▶ _Exercise description_: Quote the records below word for word, covering the stretch from the line containing "What is the spatial" through the line containing "From the items", both ends included.

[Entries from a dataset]
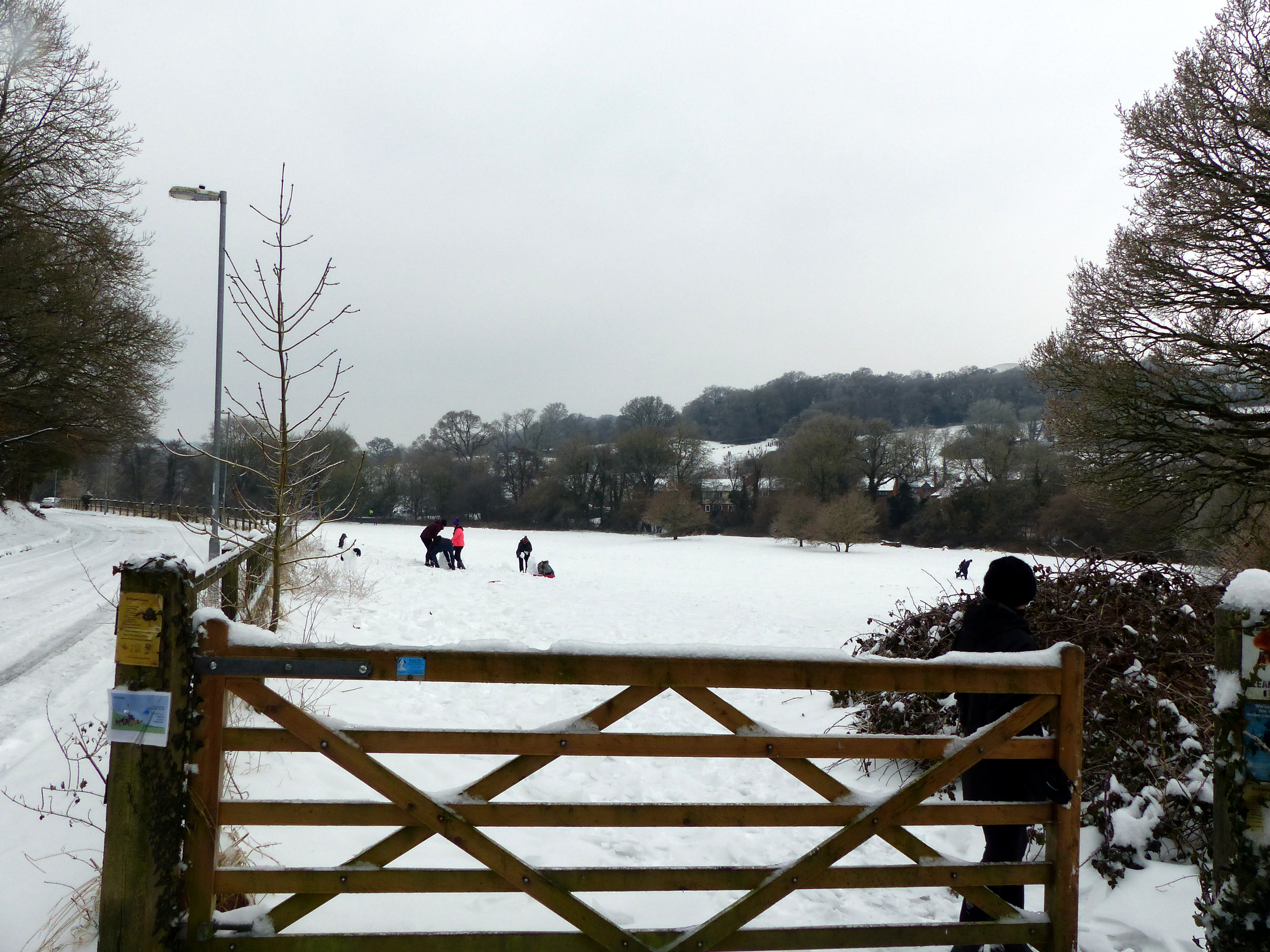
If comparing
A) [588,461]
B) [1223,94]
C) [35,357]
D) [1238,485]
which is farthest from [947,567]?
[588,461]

==

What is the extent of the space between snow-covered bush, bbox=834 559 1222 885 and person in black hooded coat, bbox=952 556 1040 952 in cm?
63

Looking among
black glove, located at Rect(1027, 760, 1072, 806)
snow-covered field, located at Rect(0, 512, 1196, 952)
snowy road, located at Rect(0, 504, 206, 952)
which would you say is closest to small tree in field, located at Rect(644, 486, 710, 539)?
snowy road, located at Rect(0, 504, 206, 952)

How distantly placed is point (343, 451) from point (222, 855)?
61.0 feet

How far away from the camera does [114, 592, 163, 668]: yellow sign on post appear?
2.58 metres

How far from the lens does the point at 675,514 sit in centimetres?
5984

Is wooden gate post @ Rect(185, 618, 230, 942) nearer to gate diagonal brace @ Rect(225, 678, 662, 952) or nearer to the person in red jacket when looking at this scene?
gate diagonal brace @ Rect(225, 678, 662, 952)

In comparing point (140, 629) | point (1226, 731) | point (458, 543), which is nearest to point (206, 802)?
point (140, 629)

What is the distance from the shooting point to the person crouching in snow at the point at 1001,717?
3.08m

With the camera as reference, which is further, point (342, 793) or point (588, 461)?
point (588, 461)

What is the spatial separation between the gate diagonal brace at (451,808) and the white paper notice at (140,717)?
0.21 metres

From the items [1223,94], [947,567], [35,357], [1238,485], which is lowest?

▶ _Result of the task_:
What is the spatial separation between the gate diagonal brace at (451,808) and the white paper notice at (140,717)?
0.21 metres

From the items [1223,94], [947,567], [35,357], [1238,485], which is lowest?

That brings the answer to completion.